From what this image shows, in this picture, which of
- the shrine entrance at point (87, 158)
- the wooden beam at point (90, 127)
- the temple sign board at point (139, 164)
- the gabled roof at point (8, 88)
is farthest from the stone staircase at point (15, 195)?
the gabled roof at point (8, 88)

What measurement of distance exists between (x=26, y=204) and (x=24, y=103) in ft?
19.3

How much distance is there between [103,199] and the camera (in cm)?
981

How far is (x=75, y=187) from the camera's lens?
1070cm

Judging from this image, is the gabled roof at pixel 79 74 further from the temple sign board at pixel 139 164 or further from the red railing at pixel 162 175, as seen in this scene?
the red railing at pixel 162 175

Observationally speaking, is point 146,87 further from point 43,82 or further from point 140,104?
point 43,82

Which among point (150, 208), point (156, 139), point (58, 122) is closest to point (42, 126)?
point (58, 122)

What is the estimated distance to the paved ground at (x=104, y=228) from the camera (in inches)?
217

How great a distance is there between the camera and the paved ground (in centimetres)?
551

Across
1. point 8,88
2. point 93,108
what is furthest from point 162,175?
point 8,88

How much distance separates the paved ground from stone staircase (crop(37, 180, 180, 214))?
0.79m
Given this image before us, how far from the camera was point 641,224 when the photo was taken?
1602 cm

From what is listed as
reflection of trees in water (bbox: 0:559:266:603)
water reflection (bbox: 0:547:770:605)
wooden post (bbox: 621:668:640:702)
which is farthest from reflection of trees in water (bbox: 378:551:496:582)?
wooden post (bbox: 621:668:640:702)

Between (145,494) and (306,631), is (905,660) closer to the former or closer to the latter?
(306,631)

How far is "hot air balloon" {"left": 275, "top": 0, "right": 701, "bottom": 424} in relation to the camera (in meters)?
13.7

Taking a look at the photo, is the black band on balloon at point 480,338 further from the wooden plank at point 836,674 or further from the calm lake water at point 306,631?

^^^^^^^^^^^^^^^^

THE TASK
Could you recast the records above as a Markdown table with a "Number" column for the row number and a "Text" column for each line, leaving out the blank lines?

SOLUTION FOR THIS TASK
| Number | Text |
|---|---|
| 1 | From what this image shows, in this picture, which of |
| 2 | - the shrine entrance at point (87, 158) |
| 3 | - the wooden beam at point (90, 127) |
| 4 | - the temple sign board at point (139, 164) |
| 5 | - the gabled roof at point (8, 88) |
| 6 | is farthest from the stone staircase at point (15, 195)? |
| 7 | the gabled roof at point (8, 88) |
| 8 | What measurement of distance exists between (x=26, y=204) and (x=24, y=103) in ft? |
| 9 | 19.3 |
| 10 | How much distance is there between [103,199] and the camera (in cm)? |
| 11 | 981 |
| 12 | How far is (x=75, y=187) from the camera's lens? |
| 13 | 1070cm |
| 14 | Judging from this image, is the gabled roof at pixel 79 74 further from the temple sign board at pixel 139 164 or further from the red railing at pixel 162 175, as seen in this scene? |
| 15 | the red railing at pixel 162 175 |
| 16 | Observationally speaking, is point 146,87 further from point 43,82 or further from point 140,104? |
| 17 | point 43,82 |
| 18 | Which among point (150, 208), point (156, 139), point (58, 122) is closest to point (42, 126)? |
| 19 | point (58, 122) |
| 20 | What is the estimated distance to the paved ground at (x=104, y=228) from the camera (in inches)? |
| 21 | 217 |
| 22 | How great a distance is there between the camera and the paved ground (in centimetres)? |
| 23 | 551 |
| 24 | Across |
| 25 | 1. point 8,88 |
| 26 | 2. point 93,108 |
| 27 | what is furthest from point 162,175? |
| 28 | point 8,88 |
| 29 | How much distance separates the paved ground from stone staircase (crop(37, 180, 180, 214))? |
| 30 | 0.79m |
| 31 | Given this image before us, how far from the camera was point 641,224 when the photo was taken? |
| 32 | 1602 cm |
| 33 | From what is listed as |
| 34 | reflection of trees in water (bbox: 0:559:266:603) |
| 35 | water reflection (bbox: 0:547:770:605) |
| 36 | wooden post (bbox: 621:668:640:702) |
| 37 | which is farthest from reflection of trees in water (bbox: 378:551:496:582)? |
| 38 | wooden post (bbox: 621:668:640:702) |
| 39 | Between (145,494) and (306,631), is (905,660) closer to the former or closer to the latter? |
| 40 | (306,631) |
| 41 | How far is "hot air balloon" {"left": 275, "top": 0, "right": 701, "bottom": 424} in relation to the camera (in meters)? |
| 42 | 13.7 |
| 43 | Taking a look at the photo, is the black band on balloon at point 480,338 further from the wooden plank at point 836,674 or further from the calm lake water at point 306,631? |